All is still in the kitchen. The wire noose hanging from the ceiling casts a sharp shadow on the floor. The ceiling lamp has been removed and placed on top of the table like a suction cup. A chair had been knocked over and its legs are lying against the oven door. The contents of the drawers are scattered on the floor: cutlery lying between candles, string, plastic wrap, and cleaning cloths. Pots and pans are piled up on the windowsill. Sebastian’s body blends seamlessly into the picture. He is sitting at the table, motionless, bent over like a question mark, staring blankly at an empty glass decorated with a picture of two nuzzling parakeets.

“Goodness gracious,” the detective says.

He drops the briefcase and hurries over to Sebastian with both arms stretched out as if he is trying to take something heavy from him. Sebastian lifts his gaze, but does not quite manage to look the detective in the eye.

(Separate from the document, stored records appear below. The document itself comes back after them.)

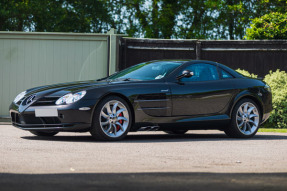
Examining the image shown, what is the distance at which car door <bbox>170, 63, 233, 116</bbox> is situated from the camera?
399 inches

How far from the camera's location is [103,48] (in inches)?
637

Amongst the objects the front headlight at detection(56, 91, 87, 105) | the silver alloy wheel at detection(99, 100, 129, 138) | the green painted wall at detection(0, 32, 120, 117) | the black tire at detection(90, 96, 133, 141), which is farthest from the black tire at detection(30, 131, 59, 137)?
the green painted wall at detection(0, 32, 120, 117)

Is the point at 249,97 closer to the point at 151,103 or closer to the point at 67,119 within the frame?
the point at 151,103

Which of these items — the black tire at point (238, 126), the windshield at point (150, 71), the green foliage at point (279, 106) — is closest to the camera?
the windshield at point (150, 71)

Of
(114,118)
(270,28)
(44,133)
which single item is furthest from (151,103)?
(270,28)

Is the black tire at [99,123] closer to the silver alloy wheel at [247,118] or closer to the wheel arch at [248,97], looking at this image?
the wheel arch at [248,97]

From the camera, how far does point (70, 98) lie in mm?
9273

“Liam gave it to his mother for her birthday this year,” he says, lifting his finger ever so slightly to point at the glass. “We stumbled upon it in a department store. Maike was very pleased with it.”

“How lovely,” the detective says.

“I thought it would be easier. It was quite simple with Dabbelink. Steel cable is steel cable, I thought.”

“That is not just a bad solution,” Schilf replies. “It’s no solution at all.”

“Oskar once said that life is an offer that you can also refuse. But I wasn’t in a position to decide then. Same story my whole damn life.” Sebastian’s laugh turns into a coughing fit. “What brings you here?”

“I have a message for you.”

Sebastian finally raises his head.

“From Maike?”

“No.” Schilf clears his throat. “You’ll find out very soon who it’s from.”

An ambulance siren draws closer, grows louder, and shrieks a high-pitched warning. Its frequency decreases as the vehicle passes.

“The Doppler effect,” Sebastian says. “A great example of how everything is relative.”

Together, they listen to the sound ebbing away. Schilf feels like a surgeon who is allowing his patient a few moments of peace before he cuts away an abscess without anesthetic. This abscess is a mistake. It is the final, the biggest, and the most painful mistake that Schilf wants to cut out and replace with the steel instrument called truth, which will function as a sterile foreign body in the organism of the patient. The detective wishes an anesthetist were present.